───── Available data ─────

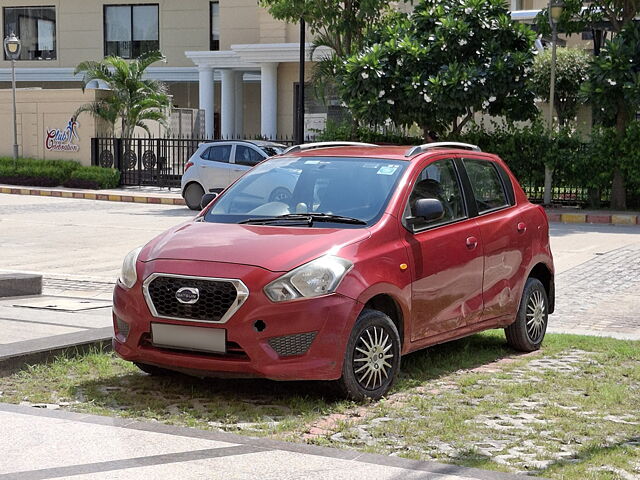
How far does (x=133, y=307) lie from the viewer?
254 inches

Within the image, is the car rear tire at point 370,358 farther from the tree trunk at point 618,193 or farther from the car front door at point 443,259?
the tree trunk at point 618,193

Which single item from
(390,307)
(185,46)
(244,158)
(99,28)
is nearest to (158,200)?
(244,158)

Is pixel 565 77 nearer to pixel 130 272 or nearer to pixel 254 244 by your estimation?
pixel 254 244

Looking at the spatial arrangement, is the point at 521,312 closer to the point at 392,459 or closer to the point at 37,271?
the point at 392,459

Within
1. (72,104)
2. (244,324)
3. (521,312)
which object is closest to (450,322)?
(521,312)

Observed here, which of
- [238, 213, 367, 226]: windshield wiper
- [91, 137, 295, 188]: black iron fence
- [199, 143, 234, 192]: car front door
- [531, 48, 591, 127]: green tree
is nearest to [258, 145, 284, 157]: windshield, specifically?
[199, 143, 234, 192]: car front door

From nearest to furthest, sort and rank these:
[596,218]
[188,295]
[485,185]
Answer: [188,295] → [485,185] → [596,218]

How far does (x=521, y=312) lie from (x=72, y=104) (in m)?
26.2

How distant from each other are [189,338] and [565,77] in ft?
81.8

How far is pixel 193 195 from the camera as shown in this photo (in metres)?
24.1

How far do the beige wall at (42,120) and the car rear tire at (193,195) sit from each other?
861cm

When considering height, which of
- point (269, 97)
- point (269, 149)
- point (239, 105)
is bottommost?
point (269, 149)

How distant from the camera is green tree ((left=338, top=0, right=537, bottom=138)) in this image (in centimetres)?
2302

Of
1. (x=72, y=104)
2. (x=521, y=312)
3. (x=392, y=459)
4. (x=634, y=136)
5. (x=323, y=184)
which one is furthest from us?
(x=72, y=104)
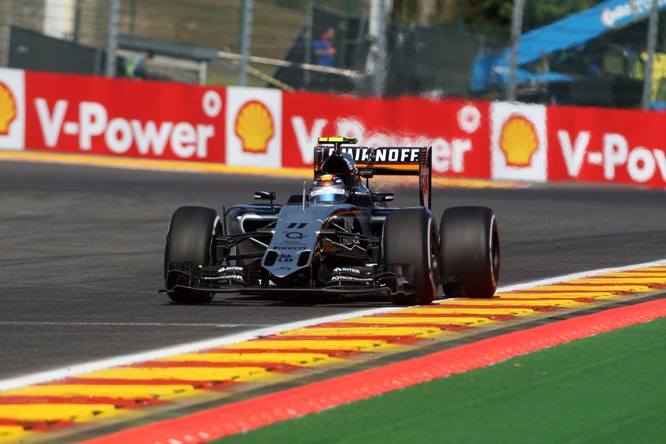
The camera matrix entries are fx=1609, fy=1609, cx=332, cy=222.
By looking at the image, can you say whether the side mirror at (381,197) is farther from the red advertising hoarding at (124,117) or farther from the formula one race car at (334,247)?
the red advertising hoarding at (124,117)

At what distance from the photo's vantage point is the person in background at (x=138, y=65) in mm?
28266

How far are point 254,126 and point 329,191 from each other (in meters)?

─────
───── Available data ─────

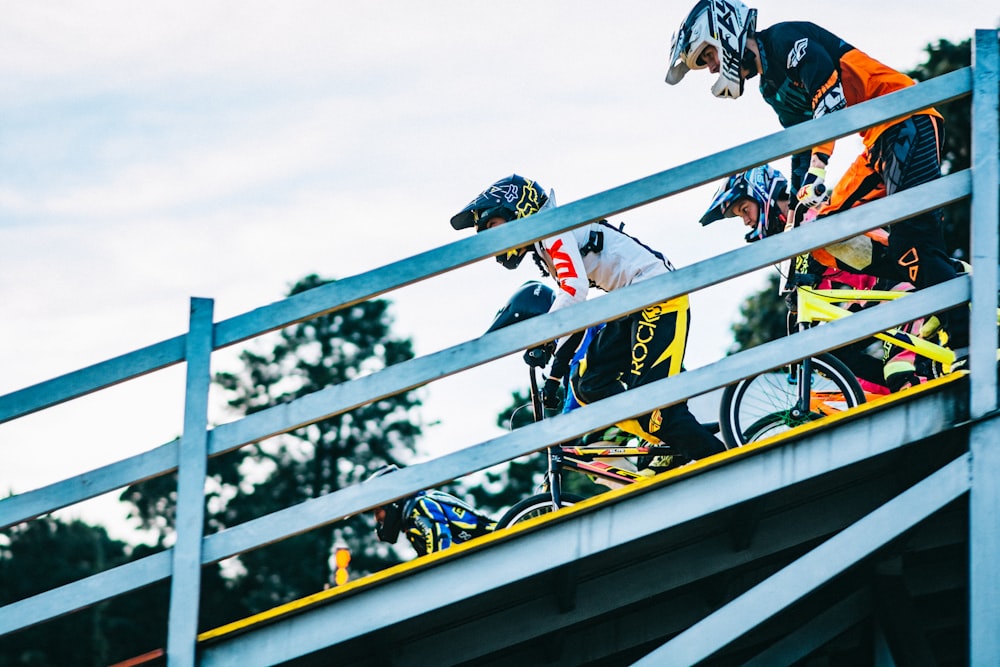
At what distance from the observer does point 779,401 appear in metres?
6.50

─────
───── Available data ─────

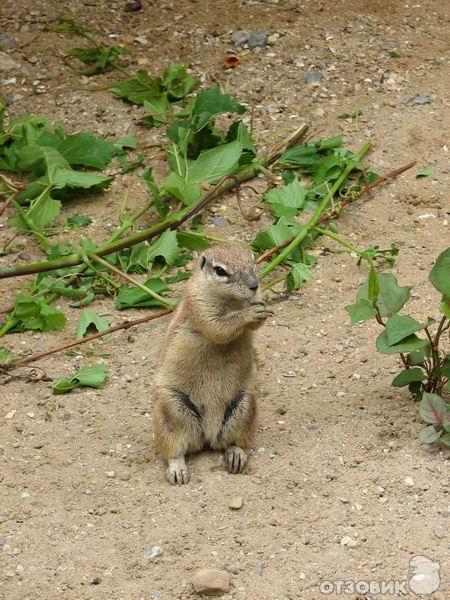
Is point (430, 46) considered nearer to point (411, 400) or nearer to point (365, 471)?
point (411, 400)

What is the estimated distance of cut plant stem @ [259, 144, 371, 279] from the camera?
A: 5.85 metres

─────

● **Instruction**
Rewrite the records from the line with "Is point (430, 46)" through the line with "A: 5.85 metres", both lines and the requests included, and shift every number in the answers (point coordinates and distances) up by 147.

● **Response to the task**
Is point (430, 46) considered nearer to point (411, 400) or nearer to point (365, 471)?
point (558, 547)

What is the estimated distance of cut plant stem @ [259, 144, 371, 279] from the camera?
A: 152.85 metres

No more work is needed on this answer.